Give back the whole listing word for word and skip each picture.
==== Input data ====
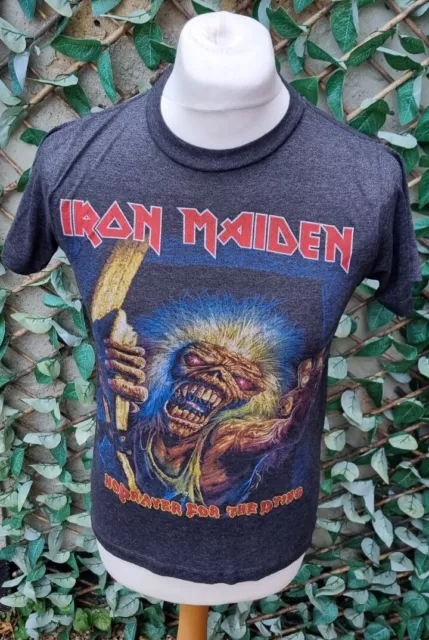 T-shirt vintage Iron Maiden No Prayer For The Dying | Maniche corte | Small
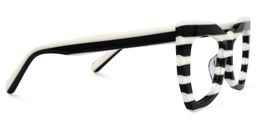 Bernita Black-White Geometric Glasses3
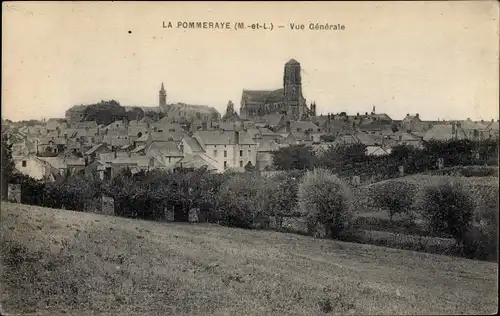 Ak La Pommeraye Maine et Loire, Vue Generale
====
**Exercise output**
 T-shirt vintage Iron Maiden No Prayer For The Dying | Maniche corte | Small
 Bernita Black-White Geometric Glasses3
 Ak La Pommeraye Maine et Loire, Vue Generale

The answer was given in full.